Stored records:

------------------------------------------------------------------------

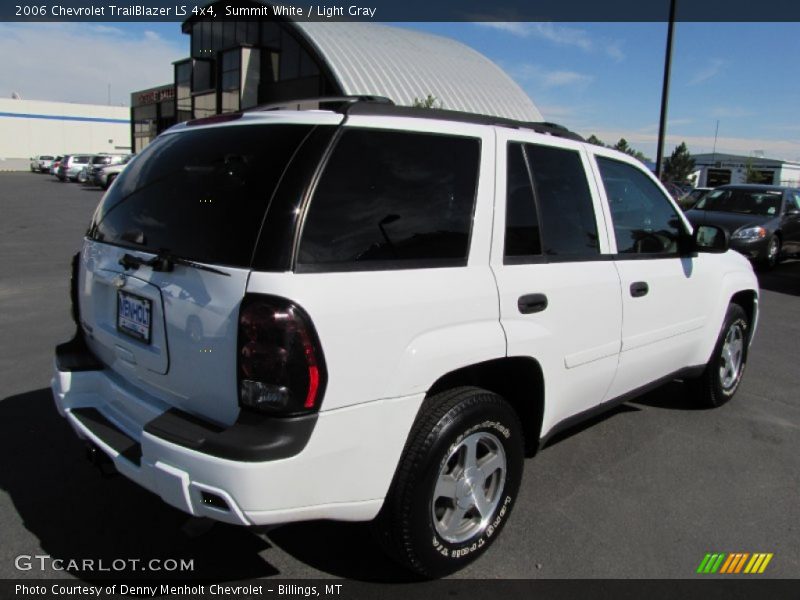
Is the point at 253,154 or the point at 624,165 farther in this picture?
the point at 624,165

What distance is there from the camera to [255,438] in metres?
2.13

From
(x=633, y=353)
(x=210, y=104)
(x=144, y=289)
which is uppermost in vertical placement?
(x=210, y=104)

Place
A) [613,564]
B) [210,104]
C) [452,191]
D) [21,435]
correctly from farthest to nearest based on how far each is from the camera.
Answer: [210,104]
[21,435]
[613,564]
[452,191]

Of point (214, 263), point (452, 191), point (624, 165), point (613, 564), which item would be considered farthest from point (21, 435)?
point (624, 165)

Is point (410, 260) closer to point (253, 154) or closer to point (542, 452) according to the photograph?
point (253, 154)

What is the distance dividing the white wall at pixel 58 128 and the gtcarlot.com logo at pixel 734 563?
8287 cm

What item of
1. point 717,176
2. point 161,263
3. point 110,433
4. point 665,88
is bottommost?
point 110,433

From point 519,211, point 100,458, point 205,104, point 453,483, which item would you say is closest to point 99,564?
point 100,458

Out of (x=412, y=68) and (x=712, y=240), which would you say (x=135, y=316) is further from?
(x=412, y=68)

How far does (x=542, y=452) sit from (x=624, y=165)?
6.01 feet

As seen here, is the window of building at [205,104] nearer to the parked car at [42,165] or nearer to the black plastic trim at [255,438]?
the parked car at [42,165]

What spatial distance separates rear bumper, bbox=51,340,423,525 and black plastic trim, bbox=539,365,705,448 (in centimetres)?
111

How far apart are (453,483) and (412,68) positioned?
1569 inches

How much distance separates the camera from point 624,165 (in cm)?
384
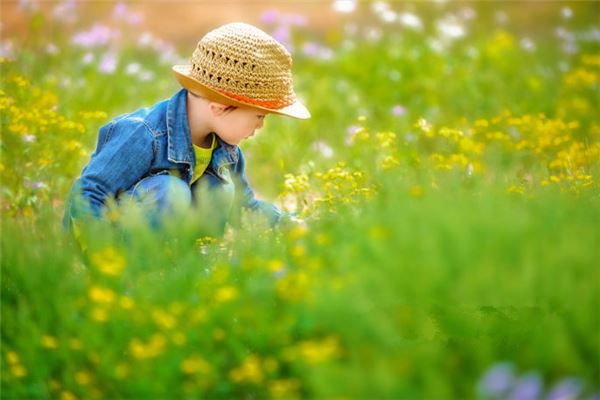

------------------------------------------------------------------------

Exercise goal:
Please set out the lines above as a JSON list of strings, one string per line, omitting blank lines and leaving out the pictures.

Exercise answer:
[
  "Is the point at 253,154 or the point at 624,165 farther in this picture?",
  "the point at 624,165",
  "What distance is there from the camera to [255,438] in metres?",
  "2.13",
  "From",
  "(x=633, y=353)",
  "(x=210, y=104)",
  "(x=144, y=289)",
  "which is uppermost in vertical placement?",
  "(x=210, y=104)",
  "Place",
  "A) [613,564]",
  "B) [210,104]",
  "C) [452,191]",
  "D) [21,435]",
  "correctly from farthest to nearest based on how far each is from the camera.",
  "Answer: [210,104]",
  "[21,435]",
  "[613,564]",
  "[452,191]",
  "Of point (214, 263), point (452, 191), point (624, 165), point (613, 564), which item would be considered farthest from point (21, 435)?",
  "point (624, 165)",
  "Is point (410, 260) closer to point (253, 154) or closer to point (542, 452) according to the photograph?",
  "point (253, 154)",
  "What is the distance dividing the white wall at pixel 58 128 and the gtcarlot.com logo at pixel 734 563?",
  "8287 cm",
  "What item of",
  "1. point 717,176",
  "2. point 161,263",
  "3. point 110,433",
  "4. point 665,88",
  "is bottommost?",
  "point 110,433",
  "From point 519,211, point 100,458, point 205,104, point 453,483, which item would you say is closest to point 99,564?",
  "point 100,458",
  "Out of (x=412, y=68) and (x=712, y=240), which would you say (x=135, y=316) is further from?",
  "(x=412, y=68)",
  "How far does (x=542, y=452) sit from (x=624, y=165)?",
  "6.01 feet",
  "As seen here, is the window of building at [205,104] nearer to the parked car at [42,165] or nearer to the black plastic trim at [255,438]?",
  "the parked car at [42,165]",
  "What spatial distance separates rear bumper, bbox=51,340,423,525 and black plastic trim, bbox=539,365,705,448 (in centimetres)?",
  "111",
  "How far apart are (453,483) and (412,68) positioned?",
  "1569 inches",
  "How much distance separates the camera from point 624,165 (in cm)?",
  "384"
]